##### QUOTED TEXT

Author: Daniel Braithwaite, Misael Cavalcanti, and Hiroto Udagawa

The work described here is a collaborative effort by many engineers at Nubank (alphabetical): Abhishek Shivanna, Arissa Yoshida, Austin McEver, Brian Zanfelice, Cristiano Breuel, Evan Wingert, Fabio Souza, Felipe Meneses, Helder Dias, Henrique Fernandes, Liam O’Neill, Marcelo Buga, and Matheus Ramos. We also thank Rohan Ramanath, Daniel Silva, and Guilherme Tanure for their support.

Translations Reviewers: Cinthia Tanaka and Kevin Rossell


This is the third part of a series of blog posts about modeling customer finances through foundation models. Read our first blog post for an introduction to the problem. Review our second blog post for more context on how we formulate our foundation models for transaction data.

##########

• [AIM 1]:
Say whether each statement agrees with the blog post introduction on foundation models for customer finances, answering yes or no and quoting the words of the text that decide it. (a) The post is the third in a series about modeling customer finances through foundation models. (b) The engineers who did the work are listed by seniority. (c) The second blog post gives the introduction to the problem.
• [AIM 2]:
Continue the blog post on foundation models for customer finances from its final sentence.
The lines after this text come from a different source.

##### DATA ENTRIES

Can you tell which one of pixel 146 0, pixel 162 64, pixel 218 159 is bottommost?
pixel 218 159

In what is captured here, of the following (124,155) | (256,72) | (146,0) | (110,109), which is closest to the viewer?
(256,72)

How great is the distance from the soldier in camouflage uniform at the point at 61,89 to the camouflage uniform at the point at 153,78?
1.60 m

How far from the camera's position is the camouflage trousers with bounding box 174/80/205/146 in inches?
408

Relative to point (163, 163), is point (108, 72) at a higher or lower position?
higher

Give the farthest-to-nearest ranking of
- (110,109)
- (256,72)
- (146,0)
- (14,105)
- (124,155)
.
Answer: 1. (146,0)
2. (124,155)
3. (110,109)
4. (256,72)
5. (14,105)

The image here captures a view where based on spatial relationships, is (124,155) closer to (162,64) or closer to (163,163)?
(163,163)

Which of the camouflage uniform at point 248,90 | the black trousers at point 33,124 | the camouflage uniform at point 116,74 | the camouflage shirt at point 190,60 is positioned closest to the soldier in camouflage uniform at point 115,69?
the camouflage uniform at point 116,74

##########
##### DATA ENTRIES

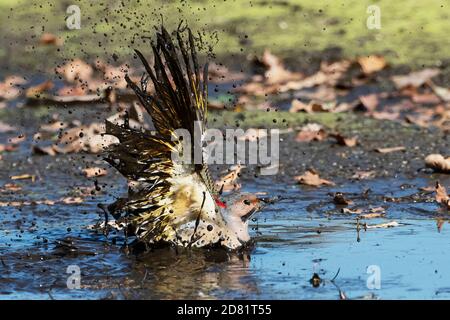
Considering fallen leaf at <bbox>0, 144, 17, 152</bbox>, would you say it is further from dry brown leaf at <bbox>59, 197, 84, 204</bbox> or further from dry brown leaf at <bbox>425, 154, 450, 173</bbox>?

##########

• [TASK ANSWER 1]:
(a) Yes: "This is the third part of a series of blog posts about modeling customer finances through foundation models."
(b) No: "a collaborative effort by many engineers at Nubank (alphabetical)"
(c) No: "Read our first blog post for an introduction to the problem."

• [TASK ANSWER 2]:
In our previous blog posts on transaction-based customer foundation models, we demonstrated how self-supervised learning (pre-training) can produce general (unsupervised) embeddings that represent a customer’s behavior from transaction data. These embeddings are not optimized for any particular task and can be applied to a variety of problems. However, if we want to achieve optimal performance on a specific task, we can further refine the transformer and its embeddings through a process called supervised fine-tuning.

Our supervised fine-tuning process is a secondary step in which we take a pre-trained model and add a linear layer, called the prediction head, to predict the given label, such as a binary classification, multi-class, or regression target. The input to this prediction head is the final token embedding, denoted the user embedding, from the output of the causal transformer. We then optimize the transformer simultaneously with the prediction layer to minimize the loss (i.e., cross entropy, MSE). Hence, after supervised fine-tuning, the embedding is tailored to the given task. The figure below (on the left) shows this process. In addition, the right-hand figure below shows the 1.68% relative improvement in AUC achieved by finetuning across several benchmark tasks.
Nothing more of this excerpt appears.